(INFORMATION PROVIDED):
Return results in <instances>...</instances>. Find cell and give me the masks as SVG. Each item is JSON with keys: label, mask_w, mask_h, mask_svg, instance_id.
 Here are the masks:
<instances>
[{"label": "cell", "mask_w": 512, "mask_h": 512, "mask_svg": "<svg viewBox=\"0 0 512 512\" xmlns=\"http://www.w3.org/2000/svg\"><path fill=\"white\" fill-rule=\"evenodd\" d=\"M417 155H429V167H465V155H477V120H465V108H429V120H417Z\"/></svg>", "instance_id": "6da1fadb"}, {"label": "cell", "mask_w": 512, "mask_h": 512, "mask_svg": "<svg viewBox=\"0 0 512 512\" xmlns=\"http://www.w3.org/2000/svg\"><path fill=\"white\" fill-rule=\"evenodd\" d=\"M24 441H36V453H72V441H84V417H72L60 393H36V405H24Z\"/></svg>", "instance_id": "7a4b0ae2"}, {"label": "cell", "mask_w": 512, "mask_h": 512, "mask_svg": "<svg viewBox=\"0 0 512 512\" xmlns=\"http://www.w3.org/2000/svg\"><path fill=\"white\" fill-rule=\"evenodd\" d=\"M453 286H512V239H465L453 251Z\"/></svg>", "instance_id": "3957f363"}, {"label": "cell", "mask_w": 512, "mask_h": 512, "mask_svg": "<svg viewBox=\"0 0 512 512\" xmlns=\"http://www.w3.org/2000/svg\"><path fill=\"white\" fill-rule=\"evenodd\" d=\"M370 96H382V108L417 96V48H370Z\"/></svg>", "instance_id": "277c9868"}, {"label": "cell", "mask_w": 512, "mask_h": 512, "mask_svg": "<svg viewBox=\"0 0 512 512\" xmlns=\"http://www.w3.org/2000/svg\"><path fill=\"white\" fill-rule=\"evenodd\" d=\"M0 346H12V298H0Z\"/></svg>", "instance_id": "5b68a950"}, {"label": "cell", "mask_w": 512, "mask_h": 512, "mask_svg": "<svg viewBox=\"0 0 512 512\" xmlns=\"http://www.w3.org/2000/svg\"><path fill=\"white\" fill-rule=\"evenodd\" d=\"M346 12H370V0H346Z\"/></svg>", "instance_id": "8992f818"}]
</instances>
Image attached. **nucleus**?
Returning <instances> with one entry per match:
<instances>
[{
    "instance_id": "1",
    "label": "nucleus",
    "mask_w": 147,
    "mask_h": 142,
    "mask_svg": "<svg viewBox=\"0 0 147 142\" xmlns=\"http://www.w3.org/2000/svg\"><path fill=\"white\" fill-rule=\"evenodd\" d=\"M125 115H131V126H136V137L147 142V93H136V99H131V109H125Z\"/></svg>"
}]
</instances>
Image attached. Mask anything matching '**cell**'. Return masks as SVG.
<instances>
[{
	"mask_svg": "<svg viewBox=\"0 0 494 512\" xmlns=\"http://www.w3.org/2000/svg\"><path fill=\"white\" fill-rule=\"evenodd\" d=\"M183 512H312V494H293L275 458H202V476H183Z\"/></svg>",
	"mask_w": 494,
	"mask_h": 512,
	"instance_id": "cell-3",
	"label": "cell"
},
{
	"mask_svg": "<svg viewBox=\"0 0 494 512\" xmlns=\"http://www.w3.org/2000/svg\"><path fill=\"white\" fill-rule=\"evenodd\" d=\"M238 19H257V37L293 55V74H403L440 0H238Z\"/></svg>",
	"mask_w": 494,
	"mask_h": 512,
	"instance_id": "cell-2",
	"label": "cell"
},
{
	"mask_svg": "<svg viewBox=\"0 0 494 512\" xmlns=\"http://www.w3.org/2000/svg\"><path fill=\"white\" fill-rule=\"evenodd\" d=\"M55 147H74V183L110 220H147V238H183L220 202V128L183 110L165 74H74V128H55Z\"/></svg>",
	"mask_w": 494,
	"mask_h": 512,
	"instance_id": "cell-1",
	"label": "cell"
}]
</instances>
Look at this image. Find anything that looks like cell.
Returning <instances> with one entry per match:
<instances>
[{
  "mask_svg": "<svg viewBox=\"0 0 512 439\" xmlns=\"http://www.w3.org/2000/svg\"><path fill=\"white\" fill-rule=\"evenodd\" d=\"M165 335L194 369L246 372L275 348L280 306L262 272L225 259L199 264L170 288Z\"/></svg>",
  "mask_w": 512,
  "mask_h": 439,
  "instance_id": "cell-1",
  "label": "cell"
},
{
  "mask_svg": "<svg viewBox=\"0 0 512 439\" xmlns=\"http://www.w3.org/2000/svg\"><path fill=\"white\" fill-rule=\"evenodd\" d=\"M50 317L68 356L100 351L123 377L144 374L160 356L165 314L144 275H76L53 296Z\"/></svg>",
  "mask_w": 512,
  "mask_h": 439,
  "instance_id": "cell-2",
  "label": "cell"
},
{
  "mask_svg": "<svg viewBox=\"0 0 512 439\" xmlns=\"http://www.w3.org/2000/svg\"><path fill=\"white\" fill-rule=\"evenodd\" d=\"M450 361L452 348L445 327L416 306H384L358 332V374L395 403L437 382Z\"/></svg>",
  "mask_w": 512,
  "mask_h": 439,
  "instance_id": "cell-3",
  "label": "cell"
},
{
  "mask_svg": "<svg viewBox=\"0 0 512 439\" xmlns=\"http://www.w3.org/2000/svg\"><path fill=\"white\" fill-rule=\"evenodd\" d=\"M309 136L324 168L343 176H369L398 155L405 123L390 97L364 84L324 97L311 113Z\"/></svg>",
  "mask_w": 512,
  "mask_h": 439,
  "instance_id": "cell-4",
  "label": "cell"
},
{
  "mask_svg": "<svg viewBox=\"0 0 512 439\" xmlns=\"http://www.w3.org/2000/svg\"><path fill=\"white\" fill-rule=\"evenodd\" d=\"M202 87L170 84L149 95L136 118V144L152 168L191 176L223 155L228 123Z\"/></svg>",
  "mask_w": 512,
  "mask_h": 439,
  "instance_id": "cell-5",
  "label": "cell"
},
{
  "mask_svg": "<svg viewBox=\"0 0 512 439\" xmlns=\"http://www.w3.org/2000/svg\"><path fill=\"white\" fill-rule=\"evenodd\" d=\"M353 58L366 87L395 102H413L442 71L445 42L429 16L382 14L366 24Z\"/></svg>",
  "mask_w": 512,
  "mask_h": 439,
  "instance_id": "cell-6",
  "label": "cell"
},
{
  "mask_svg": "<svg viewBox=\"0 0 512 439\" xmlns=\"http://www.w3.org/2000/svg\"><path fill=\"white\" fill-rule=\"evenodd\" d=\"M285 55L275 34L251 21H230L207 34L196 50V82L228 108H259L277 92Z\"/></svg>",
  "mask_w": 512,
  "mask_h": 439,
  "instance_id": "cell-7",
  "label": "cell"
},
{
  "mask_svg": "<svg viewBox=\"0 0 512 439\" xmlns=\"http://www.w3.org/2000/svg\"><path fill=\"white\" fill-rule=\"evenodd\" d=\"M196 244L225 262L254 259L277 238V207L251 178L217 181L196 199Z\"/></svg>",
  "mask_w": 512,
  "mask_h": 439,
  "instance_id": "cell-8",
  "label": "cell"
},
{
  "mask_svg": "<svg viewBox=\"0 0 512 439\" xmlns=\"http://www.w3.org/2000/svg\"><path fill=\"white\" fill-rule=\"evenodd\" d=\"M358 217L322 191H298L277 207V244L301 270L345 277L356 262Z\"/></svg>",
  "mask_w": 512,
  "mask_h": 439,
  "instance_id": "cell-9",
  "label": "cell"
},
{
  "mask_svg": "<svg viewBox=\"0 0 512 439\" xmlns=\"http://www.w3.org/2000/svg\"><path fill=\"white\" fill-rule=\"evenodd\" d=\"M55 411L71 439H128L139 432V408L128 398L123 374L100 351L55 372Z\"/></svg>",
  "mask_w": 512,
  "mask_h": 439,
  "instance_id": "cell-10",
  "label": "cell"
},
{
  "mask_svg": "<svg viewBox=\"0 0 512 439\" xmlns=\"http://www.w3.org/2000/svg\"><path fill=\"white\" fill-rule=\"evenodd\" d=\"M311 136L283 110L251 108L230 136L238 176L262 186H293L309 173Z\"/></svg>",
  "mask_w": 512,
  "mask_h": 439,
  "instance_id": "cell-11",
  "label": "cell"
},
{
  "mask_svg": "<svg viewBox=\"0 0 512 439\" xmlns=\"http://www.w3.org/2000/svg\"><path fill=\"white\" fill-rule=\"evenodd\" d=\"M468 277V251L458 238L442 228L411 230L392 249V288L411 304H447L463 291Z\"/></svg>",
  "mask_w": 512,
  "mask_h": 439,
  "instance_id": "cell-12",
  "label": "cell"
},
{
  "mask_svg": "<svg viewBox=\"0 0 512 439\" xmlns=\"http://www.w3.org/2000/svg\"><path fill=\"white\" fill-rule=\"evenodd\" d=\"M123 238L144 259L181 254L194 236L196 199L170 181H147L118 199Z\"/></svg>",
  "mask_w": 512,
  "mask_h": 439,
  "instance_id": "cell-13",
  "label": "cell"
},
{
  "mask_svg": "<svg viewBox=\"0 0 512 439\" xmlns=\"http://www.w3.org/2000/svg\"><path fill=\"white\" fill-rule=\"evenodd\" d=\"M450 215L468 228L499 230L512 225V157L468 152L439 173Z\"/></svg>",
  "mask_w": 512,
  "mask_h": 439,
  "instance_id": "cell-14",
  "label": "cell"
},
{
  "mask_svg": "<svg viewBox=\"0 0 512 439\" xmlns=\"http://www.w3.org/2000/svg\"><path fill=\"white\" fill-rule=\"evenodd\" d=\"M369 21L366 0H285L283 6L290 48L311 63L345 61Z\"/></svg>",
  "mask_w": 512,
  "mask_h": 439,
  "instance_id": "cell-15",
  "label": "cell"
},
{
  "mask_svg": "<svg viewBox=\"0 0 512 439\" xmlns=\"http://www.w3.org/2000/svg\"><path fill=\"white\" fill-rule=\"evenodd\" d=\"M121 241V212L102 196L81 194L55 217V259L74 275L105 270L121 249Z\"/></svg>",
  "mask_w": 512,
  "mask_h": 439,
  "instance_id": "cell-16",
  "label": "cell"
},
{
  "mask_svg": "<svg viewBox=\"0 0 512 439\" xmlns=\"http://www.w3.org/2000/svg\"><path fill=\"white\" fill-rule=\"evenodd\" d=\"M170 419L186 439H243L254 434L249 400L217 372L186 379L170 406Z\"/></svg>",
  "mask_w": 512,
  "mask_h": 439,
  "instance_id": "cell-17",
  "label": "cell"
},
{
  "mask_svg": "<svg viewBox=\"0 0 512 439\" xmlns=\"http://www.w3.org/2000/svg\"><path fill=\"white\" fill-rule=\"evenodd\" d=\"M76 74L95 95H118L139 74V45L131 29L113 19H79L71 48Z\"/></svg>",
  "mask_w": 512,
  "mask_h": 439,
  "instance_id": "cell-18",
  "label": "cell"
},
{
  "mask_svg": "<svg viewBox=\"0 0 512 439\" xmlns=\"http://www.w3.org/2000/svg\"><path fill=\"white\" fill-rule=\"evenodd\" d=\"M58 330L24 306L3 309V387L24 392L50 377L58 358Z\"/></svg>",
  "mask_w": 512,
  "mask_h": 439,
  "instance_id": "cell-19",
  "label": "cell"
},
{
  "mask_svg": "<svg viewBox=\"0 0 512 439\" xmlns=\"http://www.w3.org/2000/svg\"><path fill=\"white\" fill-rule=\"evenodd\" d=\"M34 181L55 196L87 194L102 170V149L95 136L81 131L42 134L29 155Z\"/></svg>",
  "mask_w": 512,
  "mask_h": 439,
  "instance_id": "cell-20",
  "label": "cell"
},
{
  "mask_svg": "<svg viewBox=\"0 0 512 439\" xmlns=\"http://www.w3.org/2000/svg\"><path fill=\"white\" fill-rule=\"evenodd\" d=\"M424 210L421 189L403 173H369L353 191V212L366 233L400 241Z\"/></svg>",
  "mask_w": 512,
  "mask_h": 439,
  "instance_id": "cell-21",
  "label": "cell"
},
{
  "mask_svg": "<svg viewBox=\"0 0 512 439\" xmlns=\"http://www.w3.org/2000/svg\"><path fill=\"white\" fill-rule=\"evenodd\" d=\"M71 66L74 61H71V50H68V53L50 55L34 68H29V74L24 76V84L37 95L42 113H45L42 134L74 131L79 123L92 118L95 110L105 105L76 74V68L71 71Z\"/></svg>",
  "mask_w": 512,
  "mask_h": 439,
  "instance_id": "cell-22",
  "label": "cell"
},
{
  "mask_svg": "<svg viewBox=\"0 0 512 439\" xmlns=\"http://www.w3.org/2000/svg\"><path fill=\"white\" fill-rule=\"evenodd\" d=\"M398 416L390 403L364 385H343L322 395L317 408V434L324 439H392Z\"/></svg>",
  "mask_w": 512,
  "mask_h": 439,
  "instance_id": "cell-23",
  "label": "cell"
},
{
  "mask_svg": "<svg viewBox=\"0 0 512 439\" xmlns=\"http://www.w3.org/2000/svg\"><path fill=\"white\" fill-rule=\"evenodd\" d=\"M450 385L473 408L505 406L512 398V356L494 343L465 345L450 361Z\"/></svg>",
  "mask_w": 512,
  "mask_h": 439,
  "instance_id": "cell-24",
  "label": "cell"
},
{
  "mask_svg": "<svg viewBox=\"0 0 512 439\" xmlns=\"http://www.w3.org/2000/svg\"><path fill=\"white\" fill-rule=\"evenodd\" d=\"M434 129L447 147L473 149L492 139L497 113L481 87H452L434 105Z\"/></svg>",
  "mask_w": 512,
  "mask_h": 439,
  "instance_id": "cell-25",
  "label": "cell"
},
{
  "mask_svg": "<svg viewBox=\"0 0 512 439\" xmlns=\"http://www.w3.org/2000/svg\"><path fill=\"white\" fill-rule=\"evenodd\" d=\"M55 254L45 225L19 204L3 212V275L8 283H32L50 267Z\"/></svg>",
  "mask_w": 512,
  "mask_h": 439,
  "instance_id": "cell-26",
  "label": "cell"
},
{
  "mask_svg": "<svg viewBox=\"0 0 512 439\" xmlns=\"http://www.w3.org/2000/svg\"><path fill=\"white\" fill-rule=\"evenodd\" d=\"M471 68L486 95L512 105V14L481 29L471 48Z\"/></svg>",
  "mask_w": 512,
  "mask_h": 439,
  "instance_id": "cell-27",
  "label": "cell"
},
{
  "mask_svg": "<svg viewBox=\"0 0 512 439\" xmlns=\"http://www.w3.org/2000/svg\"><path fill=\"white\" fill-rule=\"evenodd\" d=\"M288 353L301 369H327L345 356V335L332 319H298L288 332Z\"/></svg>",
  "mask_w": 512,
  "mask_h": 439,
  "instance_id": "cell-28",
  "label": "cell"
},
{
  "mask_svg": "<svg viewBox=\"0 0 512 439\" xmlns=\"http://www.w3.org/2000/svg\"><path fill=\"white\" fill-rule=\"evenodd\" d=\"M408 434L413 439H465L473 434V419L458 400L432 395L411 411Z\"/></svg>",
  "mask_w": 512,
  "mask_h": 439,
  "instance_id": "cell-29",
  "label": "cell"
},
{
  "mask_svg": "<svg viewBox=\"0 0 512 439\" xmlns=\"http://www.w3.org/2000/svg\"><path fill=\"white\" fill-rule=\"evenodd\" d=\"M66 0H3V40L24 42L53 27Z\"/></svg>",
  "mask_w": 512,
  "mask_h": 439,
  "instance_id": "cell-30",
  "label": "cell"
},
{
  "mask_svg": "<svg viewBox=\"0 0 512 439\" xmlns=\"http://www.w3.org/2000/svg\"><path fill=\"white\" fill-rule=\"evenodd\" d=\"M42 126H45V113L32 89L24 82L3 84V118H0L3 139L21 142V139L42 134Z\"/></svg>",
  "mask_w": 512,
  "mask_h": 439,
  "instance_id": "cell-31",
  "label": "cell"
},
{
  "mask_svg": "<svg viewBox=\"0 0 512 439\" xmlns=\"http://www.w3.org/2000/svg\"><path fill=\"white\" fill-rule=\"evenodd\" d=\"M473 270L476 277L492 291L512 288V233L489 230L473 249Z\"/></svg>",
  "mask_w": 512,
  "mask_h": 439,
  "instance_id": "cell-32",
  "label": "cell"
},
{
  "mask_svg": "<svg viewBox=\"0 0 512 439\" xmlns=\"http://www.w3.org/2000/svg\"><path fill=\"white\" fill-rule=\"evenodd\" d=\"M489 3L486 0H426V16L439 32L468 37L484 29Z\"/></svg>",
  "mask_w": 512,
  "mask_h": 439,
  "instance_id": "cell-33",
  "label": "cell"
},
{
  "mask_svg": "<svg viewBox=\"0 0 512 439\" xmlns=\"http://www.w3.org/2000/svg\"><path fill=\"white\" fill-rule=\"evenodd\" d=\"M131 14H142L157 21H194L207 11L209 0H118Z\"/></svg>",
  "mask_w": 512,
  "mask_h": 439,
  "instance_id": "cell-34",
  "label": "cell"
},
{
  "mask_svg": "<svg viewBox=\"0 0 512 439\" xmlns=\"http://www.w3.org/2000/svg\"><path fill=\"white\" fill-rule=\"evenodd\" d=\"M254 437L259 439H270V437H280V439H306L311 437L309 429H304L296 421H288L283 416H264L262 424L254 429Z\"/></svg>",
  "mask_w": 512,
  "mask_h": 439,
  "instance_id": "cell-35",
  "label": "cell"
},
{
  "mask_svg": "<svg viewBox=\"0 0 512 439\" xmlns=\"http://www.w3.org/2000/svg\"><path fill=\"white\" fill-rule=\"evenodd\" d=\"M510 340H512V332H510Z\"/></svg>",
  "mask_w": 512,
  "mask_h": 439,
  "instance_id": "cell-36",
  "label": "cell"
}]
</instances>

(PROBLEM DESCRIPTION): List every line of the records above that contains the string "attached", copying each one in full. Treat case as significant.

(CORRECT RESPONSE):
Image attached. **nucleus**?
Image attached. Mask anything matching '**cell**'. Return masks as SVG.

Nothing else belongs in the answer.